Новый фершел у нас, говорять, головы пришиваеть, не токмо…
 пулю сковырнуть… Ты, Понкрат, не шуткуй… Я твоему батьке слово давал, я тебя ему и доставлю… слышишь?... только живым и здоровым!

Под всполохи огня, прямо из- под скалы, вливаясь в мелодию долетевшей сюда молитвы, тихо зазвучала грустная казачья песня, которую подхватили ещё двое, затем, ещё… и, покатилась она по всему, освещённому кострами  лагерю.               
  У одного из костров, сидят несколько  солдат  и совсем ещё молоденький офицер  Кабардинского полка. Неторопливо ведут беседу:               
- Мне бы на этого Шамиля, братцы,  хотя бы краем глаза глянуть.
- Пять лет, почитай, на Кавказе,  а Шамиля, ваше благородие, так и не видел,-  сказал первый солдат.
- Свирепый, говорят, до смерти,- сказал молодой офицер.               
- Освирепеешь тут… столько лет воевать  в этих горах,- мрачно добавил второй.
- Недолго ждать, увидим и Шамиля,- сказал  офицер.               
 - Им, говорят, есть нечего, ваше благородие… траву едят, аки агнецы божьи, - сказал третий солдат.
 - А я слышал жареные зёрна пшеницы… от такой еды…  малярия промеж них пошла, - добавил ещё один.
- Малярия – это промеж нас, а они привыкши.
- Эх, братцы, надоела мне эта война,- потягиваясь, глядя на луну, жизнерадостно прорычал огромных размеров солдат,- Воюем, воюем, а чего воюем?..
- А пока, Вась, ты ентого самого Шамиля в полон не скрутишь, война не закончится. Ты с энтим, Василь Игнатич, не тяни. Только на тебя и расчёт. Десять тыщ… за поимку обещано, да... –  на полном серьёзе  поддержал разговор третий солдат.
- Неплохое вспоможение к солдатскому пайку… и дров стряпному за лишнюю пайку не надо будет рубить… я подумаю…
- Ага… держи карман шире! Когда Шамилю сказали, что против него 15 тыщ наших, знаешь, что он ответил?... «Я врагов не считаю, я их бью»,- сказал  второй солдат.
- Похожи мы с ним,- задумчиво ответил здоровяк,- Я им,- царство небесное,- тоже, счёта не веду.

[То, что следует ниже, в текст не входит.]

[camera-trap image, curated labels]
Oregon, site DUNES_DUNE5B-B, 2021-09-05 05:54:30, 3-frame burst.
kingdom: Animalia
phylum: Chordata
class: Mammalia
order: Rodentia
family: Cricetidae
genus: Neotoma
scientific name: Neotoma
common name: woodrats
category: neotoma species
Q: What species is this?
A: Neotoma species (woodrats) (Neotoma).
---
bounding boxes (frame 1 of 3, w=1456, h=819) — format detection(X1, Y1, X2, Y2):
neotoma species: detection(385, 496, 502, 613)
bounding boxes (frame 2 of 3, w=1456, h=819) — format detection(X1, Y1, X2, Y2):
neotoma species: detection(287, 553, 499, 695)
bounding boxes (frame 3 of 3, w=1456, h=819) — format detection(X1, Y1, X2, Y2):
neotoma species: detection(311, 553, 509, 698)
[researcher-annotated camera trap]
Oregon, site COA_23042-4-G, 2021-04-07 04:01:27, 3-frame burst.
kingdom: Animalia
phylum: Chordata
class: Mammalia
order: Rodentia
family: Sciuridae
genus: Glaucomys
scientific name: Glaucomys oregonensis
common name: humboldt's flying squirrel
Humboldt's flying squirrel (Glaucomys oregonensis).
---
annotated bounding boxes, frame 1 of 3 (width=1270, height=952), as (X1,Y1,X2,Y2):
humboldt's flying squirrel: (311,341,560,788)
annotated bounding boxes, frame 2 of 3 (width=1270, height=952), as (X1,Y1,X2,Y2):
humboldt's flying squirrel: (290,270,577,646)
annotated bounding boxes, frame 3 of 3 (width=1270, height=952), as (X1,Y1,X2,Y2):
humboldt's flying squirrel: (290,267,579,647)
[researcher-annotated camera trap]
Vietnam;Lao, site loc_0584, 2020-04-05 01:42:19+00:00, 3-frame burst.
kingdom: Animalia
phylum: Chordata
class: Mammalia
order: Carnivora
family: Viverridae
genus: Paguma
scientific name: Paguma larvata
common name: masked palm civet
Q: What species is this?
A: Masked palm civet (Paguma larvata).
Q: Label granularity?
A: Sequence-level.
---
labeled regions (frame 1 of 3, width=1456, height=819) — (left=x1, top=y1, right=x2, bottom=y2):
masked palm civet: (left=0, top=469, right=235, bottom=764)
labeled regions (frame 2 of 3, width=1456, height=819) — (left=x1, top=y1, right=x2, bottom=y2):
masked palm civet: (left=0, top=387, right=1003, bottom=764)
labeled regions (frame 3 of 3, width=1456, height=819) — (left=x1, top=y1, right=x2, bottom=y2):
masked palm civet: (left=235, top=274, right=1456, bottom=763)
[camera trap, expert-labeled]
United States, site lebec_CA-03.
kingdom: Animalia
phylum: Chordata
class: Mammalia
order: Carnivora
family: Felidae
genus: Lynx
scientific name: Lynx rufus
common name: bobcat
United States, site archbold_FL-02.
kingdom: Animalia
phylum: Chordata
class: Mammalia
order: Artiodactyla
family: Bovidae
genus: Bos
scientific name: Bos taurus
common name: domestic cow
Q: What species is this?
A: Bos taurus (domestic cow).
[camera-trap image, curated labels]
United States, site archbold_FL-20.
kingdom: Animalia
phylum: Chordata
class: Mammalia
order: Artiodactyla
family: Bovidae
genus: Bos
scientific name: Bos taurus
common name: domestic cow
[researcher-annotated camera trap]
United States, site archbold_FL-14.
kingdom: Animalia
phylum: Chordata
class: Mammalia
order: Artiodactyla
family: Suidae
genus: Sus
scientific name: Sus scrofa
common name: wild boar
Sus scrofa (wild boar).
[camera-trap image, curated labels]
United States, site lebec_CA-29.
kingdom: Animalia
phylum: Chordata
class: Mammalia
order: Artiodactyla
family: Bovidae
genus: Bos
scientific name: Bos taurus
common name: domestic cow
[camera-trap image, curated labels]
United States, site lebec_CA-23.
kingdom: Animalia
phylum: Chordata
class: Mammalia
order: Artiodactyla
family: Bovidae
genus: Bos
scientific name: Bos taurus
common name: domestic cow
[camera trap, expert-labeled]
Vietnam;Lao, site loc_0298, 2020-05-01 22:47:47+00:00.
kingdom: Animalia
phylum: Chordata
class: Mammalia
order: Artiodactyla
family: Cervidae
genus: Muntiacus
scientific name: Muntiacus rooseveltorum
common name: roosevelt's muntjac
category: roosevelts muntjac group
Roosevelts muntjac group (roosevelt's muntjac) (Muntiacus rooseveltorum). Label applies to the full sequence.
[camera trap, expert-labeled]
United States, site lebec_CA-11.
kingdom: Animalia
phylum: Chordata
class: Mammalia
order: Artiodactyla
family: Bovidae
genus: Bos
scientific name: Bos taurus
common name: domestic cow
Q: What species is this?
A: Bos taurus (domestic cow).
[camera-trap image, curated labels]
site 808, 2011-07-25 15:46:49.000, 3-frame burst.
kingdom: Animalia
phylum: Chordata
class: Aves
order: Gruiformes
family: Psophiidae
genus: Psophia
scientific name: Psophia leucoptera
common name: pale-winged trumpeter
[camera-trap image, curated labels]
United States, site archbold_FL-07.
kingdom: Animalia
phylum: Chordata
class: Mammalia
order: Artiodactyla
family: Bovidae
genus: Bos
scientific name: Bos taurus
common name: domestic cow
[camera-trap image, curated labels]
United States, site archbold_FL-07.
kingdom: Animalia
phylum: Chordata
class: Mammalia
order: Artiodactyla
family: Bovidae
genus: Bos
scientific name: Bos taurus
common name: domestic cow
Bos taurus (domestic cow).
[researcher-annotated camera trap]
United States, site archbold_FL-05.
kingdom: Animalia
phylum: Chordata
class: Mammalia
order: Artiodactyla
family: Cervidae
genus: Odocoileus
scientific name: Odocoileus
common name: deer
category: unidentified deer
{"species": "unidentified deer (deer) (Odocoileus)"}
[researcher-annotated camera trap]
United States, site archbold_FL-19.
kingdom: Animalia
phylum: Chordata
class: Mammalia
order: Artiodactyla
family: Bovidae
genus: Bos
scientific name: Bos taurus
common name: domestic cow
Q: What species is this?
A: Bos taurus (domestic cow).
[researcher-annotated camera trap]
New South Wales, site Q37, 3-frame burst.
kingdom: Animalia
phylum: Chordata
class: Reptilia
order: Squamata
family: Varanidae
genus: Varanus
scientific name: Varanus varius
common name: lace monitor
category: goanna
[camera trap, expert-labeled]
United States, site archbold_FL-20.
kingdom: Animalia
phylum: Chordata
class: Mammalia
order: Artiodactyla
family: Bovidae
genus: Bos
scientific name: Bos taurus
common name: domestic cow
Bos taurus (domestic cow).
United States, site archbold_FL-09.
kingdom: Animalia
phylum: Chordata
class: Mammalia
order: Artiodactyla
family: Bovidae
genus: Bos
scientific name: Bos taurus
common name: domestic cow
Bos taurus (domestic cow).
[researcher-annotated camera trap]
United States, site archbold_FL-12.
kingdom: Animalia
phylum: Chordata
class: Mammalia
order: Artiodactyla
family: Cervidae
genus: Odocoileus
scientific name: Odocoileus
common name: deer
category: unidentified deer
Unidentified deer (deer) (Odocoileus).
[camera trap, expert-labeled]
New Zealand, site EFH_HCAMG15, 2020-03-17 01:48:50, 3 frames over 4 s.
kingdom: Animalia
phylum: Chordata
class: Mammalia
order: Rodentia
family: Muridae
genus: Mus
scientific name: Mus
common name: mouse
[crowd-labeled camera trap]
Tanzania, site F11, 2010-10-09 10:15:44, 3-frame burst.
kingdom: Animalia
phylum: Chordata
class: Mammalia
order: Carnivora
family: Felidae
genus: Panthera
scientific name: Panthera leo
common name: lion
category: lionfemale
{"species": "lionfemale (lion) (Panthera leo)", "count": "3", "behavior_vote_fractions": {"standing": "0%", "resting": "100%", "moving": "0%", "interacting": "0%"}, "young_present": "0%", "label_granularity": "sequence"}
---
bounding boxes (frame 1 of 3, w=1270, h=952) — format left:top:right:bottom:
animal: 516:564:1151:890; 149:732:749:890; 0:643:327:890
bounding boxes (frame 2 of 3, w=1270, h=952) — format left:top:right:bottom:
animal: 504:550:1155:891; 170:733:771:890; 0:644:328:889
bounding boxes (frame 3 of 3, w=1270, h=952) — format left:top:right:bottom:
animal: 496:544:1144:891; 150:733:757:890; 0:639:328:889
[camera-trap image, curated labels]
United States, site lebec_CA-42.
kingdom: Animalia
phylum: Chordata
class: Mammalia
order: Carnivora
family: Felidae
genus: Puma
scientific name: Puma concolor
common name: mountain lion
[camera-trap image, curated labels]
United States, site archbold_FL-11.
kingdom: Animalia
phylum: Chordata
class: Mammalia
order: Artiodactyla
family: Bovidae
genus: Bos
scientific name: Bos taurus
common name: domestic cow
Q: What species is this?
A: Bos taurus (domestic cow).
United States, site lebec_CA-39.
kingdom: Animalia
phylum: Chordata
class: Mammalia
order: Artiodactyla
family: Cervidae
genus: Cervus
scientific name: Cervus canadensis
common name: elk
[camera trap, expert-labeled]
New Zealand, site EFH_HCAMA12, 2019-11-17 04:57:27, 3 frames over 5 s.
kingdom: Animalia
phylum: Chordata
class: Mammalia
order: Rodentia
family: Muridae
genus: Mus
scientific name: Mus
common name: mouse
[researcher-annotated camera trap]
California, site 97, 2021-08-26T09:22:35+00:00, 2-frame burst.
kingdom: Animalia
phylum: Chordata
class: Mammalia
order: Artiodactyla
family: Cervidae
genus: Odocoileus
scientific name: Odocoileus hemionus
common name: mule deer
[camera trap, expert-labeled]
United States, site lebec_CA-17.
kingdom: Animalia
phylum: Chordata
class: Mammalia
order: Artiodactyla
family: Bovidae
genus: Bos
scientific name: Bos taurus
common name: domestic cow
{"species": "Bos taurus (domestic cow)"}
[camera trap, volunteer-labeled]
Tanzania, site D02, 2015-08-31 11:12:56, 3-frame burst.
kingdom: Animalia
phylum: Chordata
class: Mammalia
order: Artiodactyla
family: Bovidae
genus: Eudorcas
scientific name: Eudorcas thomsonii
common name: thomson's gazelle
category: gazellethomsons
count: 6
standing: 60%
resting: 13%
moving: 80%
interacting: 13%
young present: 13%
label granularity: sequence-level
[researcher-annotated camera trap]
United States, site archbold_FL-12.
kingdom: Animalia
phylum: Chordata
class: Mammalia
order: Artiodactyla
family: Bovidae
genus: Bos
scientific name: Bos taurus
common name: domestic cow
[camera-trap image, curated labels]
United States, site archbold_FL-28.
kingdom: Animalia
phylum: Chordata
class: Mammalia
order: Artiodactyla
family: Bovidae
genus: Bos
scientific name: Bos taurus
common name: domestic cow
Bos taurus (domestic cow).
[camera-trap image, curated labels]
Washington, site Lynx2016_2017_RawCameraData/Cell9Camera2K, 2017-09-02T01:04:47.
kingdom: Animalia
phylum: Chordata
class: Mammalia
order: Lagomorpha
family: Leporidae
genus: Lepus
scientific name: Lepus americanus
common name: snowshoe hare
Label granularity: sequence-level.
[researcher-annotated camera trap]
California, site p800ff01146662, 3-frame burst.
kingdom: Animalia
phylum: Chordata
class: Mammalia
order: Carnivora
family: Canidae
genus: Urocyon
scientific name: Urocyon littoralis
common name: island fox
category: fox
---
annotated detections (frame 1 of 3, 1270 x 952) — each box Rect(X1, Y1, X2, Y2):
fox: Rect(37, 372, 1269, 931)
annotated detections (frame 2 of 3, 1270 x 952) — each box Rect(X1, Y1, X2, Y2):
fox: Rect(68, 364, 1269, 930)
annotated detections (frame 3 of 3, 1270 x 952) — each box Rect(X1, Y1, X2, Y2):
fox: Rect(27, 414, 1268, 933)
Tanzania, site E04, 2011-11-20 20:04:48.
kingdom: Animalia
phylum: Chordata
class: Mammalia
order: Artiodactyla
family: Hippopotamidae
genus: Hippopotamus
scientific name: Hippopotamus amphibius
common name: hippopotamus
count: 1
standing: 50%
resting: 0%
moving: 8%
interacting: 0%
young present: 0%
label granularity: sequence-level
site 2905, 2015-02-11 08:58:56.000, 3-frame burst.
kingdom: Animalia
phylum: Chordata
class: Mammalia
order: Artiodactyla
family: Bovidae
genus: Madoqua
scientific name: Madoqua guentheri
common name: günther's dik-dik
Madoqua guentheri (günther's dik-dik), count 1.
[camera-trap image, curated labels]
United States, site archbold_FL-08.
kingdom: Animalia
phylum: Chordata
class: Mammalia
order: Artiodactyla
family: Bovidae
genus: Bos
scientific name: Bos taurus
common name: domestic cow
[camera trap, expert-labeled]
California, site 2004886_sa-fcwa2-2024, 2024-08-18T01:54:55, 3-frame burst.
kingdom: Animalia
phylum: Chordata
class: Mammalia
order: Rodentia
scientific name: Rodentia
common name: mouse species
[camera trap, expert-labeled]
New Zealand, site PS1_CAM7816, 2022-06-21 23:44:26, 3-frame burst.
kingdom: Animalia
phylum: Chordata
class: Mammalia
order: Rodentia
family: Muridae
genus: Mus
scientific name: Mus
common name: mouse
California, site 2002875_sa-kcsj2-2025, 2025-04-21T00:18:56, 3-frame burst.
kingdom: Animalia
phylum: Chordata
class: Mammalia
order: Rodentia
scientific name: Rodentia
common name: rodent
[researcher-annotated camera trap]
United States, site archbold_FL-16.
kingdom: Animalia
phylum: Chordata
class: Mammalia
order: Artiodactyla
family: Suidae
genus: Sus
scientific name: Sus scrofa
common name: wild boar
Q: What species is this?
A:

                44. Окраина Нового Ахульго.

Пост горцев, стоявший на возвышенности, среди расщелины скалы с зияющим темным входом в пещеру был неприступен ни для штурма, ни для пули.
   Несколько горцев вглядывались в мелькание русских костров, вслушивались, в волнами доходившие до них, чарующие звуки хоровых переливов.
   - Что там происходит? – спросил горец товарища, стоявшего на камне.
   - Молятся!- уверенно ответил, вслушивающийся в происходящее у костров, горец.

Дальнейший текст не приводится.